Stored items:
┄┄┄┄┄┄┄┄┄┄

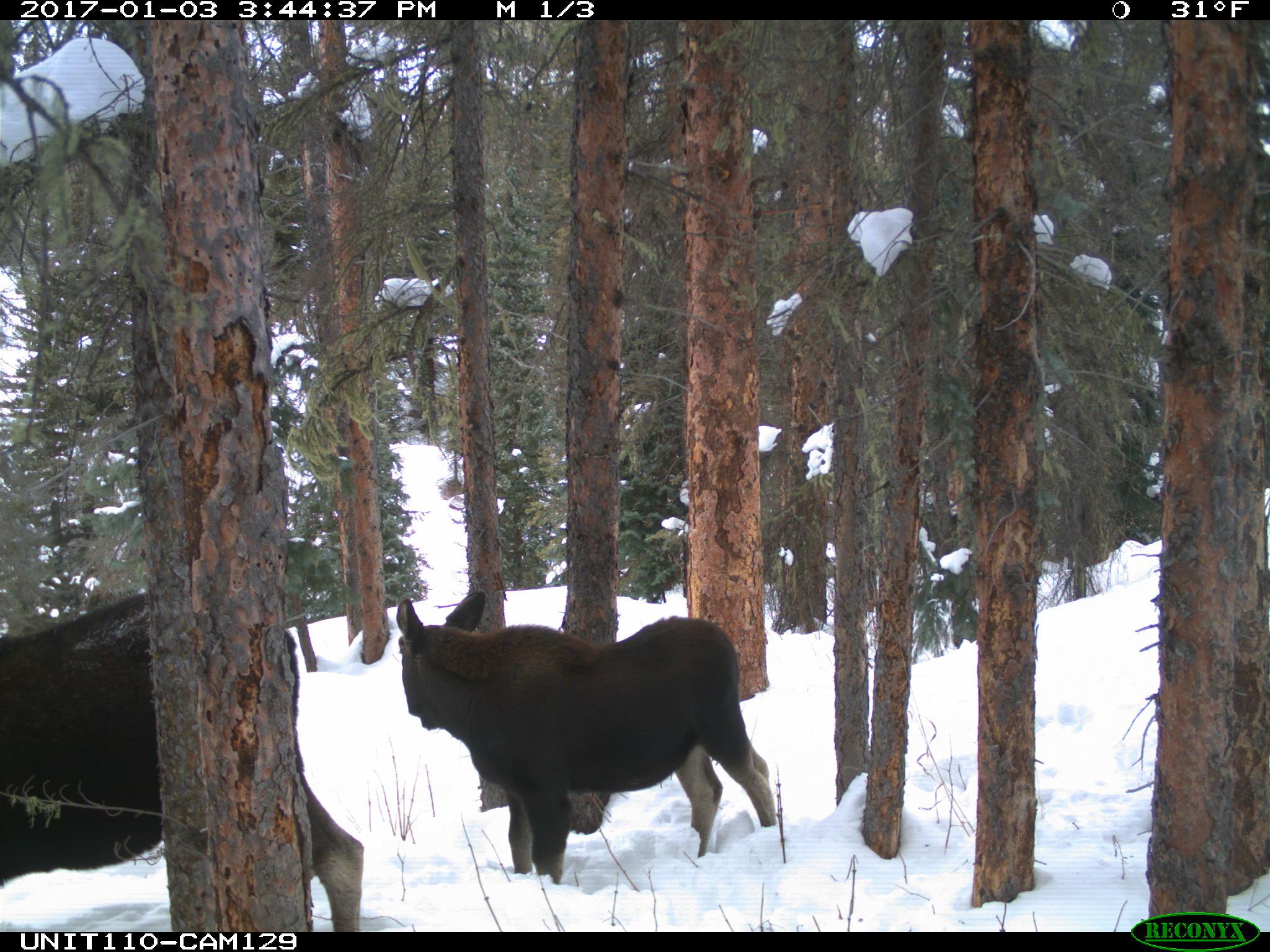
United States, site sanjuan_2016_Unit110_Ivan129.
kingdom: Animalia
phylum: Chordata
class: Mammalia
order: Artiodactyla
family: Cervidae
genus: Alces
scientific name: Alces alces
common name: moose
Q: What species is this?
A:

┄┄┄┄┄┄┄┄┄┄

## Task to complete
If a record holds a picture, leave the picture out, but repeat every line exactly.

## Answer to this exercise
United States, site sanjuan_2016_Unit110_Ivan129.
kingdom: Animalia
phylum: Chordata
class: Mammalia
order: Artiodactyla
family: Cervidae
genus: Alces
scientific name: Alces alces
common name: moose
Q: What species is this?
A:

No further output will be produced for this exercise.